Fashion Heritage under Discussion

Danilo Venturi -fashion and luxury consultant, author of “Luxury Hackers” and head of department at Polimoda- unleashed a hefty debate on Polimodamag.com around a brand’s use of its heritage, stating that brand Alexander McQueen under PPR has lost the character of its name-sake designer after his unfortunate death. Concurrently, the YSL logo change by Hedi Slimane elicited some vehement opposition on Facebook. Obviously, heritage can be a hot and touchy topic in the online sphere.

Brands go about their heritage in different ways. While some brands reveal some of their heritage to the public and curate the content in an especially designated space (e.g. Cristóbal Balenciaga Museoa, Gucci Museo), the majority of brands keep their heritage in private archives.

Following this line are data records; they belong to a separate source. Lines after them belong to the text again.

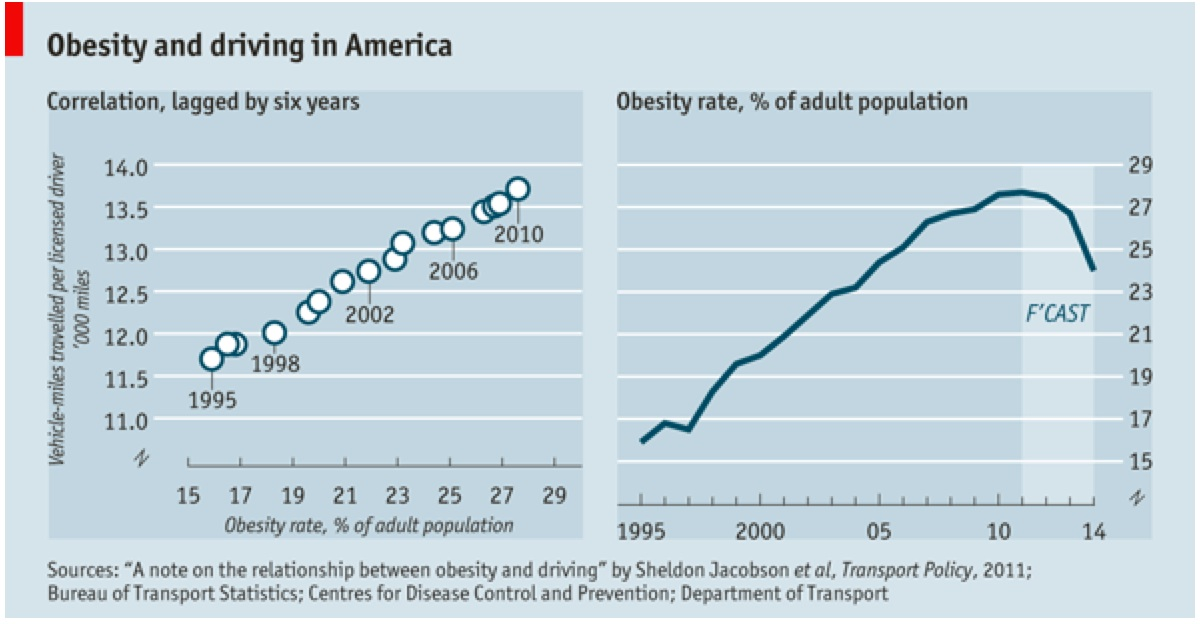 There Are Many Other Hypotheses To Explain What Is Driving Obesity Everything You Wanted To Know About Obesity And Weight Loss Vox
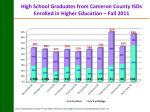 high school graduates from cameron county isds enrolled in higher education fall 2011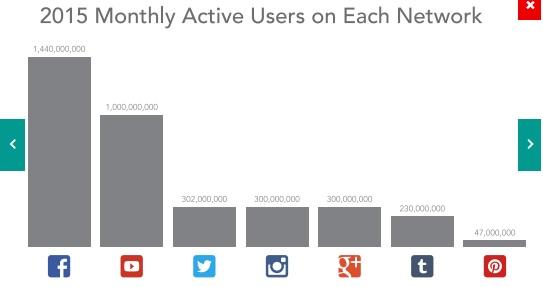 i brand ed social marketing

However, whether public or private, the identity of a brand’s heritage is always being reconstructed. Even a curator at a museum decides what to put on show (and what not) and a newly-appointed designer to a brand going through the archives of that brand cannot (and should not) literally replicate the brand’s essence, it always has to be reinterpreted.

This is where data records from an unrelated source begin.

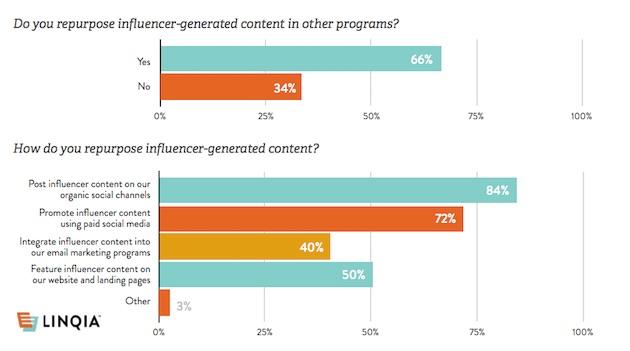 A las marcas les chifla reciclar los contenidos generados por los influencers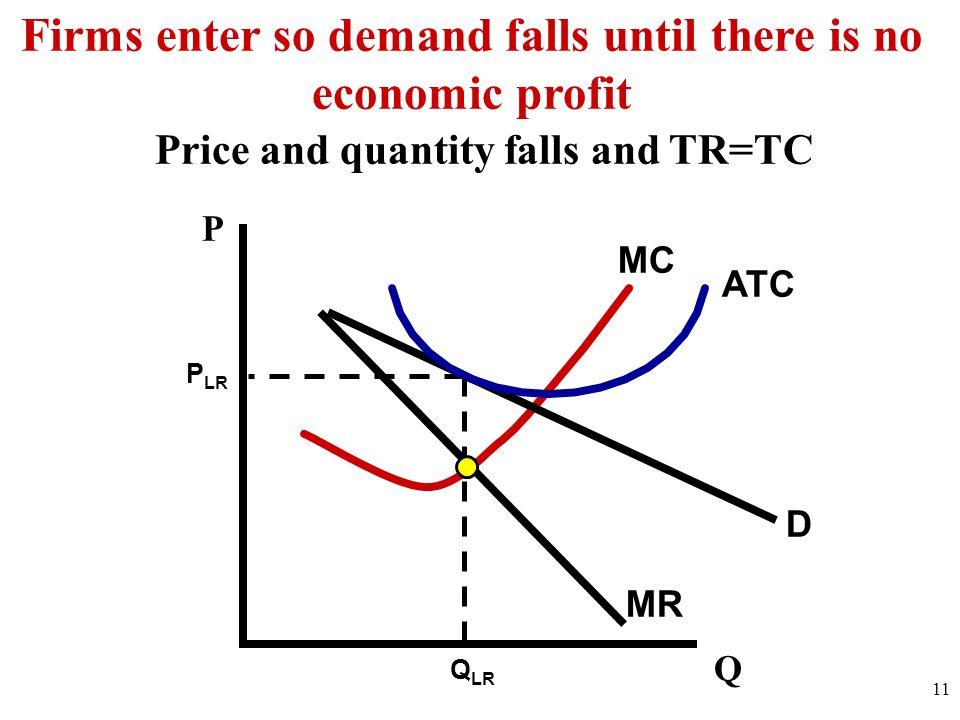 Firms enter so demand falls until there is no economic profit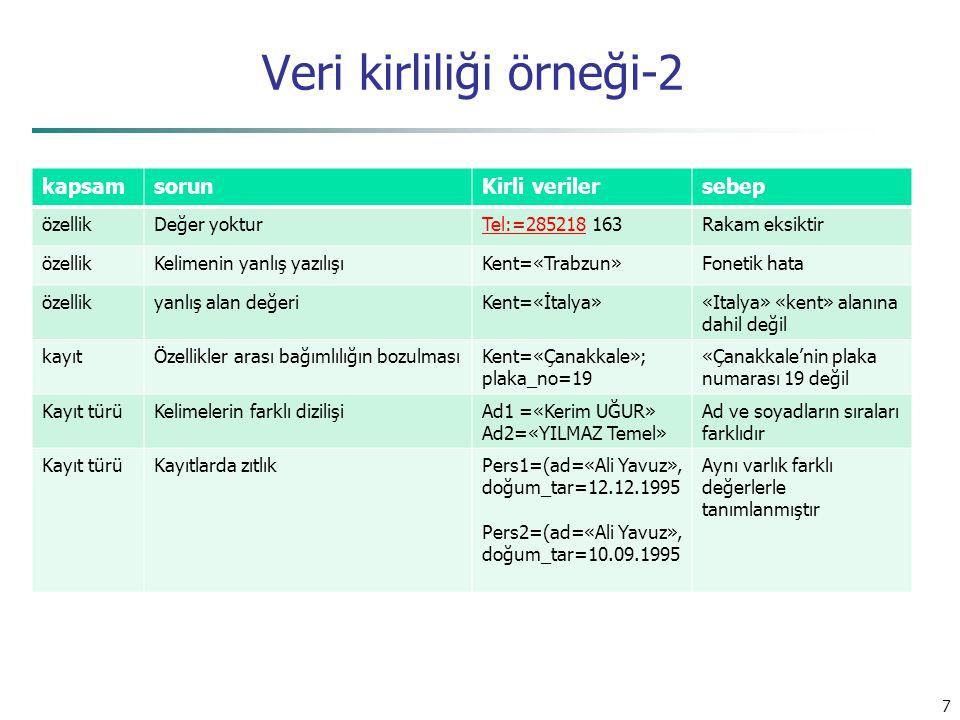 Veri kirliliği örneği-2 kapsamsorunKirli verilersebep özellikDeğer yokturTel:=285218Tel:=285218 163Rakam eksiktir özellikKelimenin yanlış yazılışıKent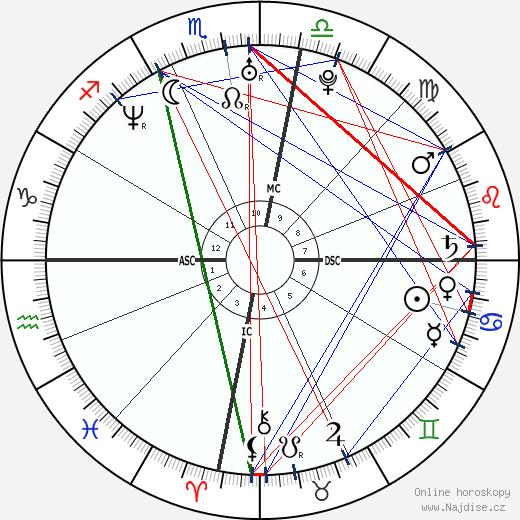 Bérénice Bejo wikipedie wiki 2018, 2019 horoskop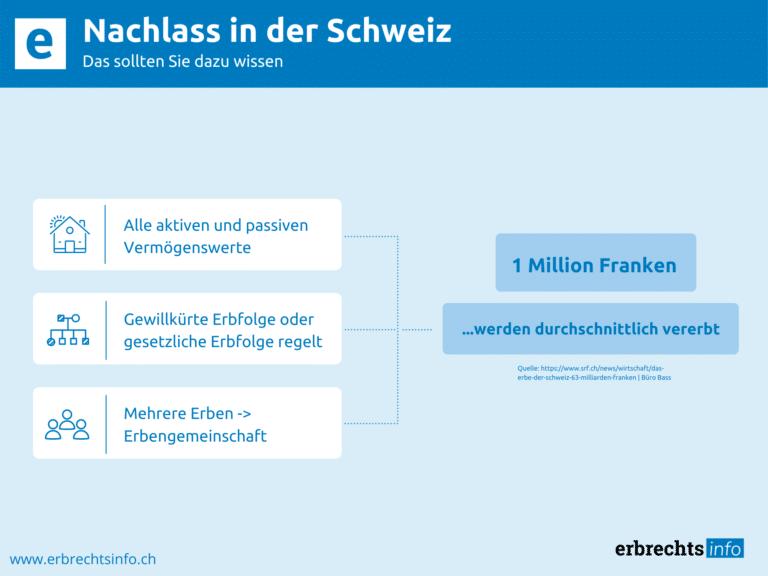Infografik zu Nachlass in der Schweiz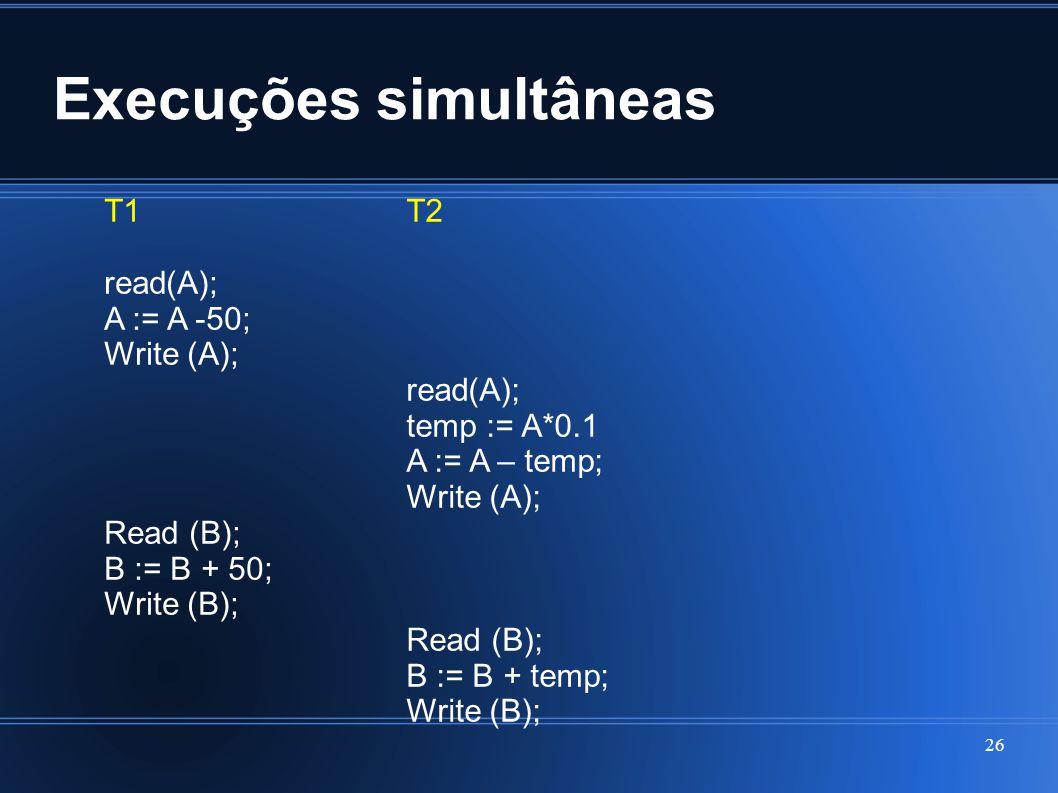 Execuções simultâneas 26 T1 read(A); A := A -50; Write (A); Read (B); B := B + 50; Write (B); T2 read(A); temp := A*0.1 A := A – temp; Write (A); Read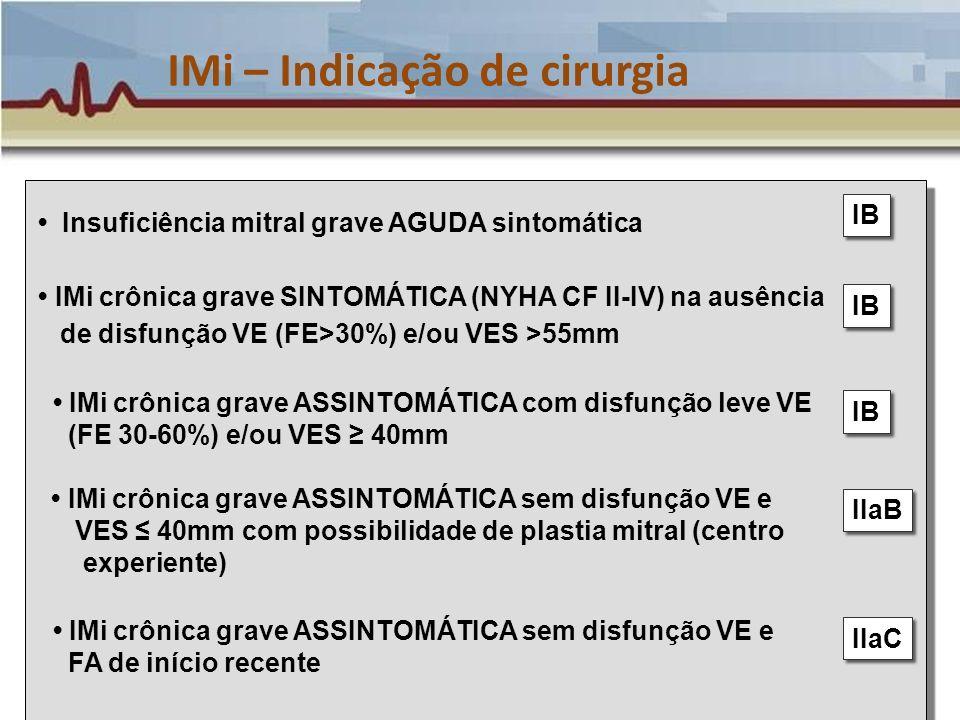 IMi – Indicação de cirurgia Insuficiência mitral grave AGUDA sintomática IMi crônica grave SINTOMÁTICA (NYHA CF II-IV) na ausência de disfunção VE (FE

But with fashion’s increasing presence online, a new factor comes into the equation : the online fashion consumer. Now both the brand Alexander McQueen and the designer Hedi Slimane for YSL are under fire for allegedly losing the essence of the brand, while on the other end of the spectrum Raf Simons is being lauded for his first Dior collection, allegedly succesfully reinterpreting the brand.

Whether positive or negative, the responses testify to the mass involvement of the online fashion consumer. It has transformed a brand’s heritage from a dictated image, towards an identity that is ever in flux, endlessly chopped away at, constantly reconstructed, and finally a discourse in the online sphere.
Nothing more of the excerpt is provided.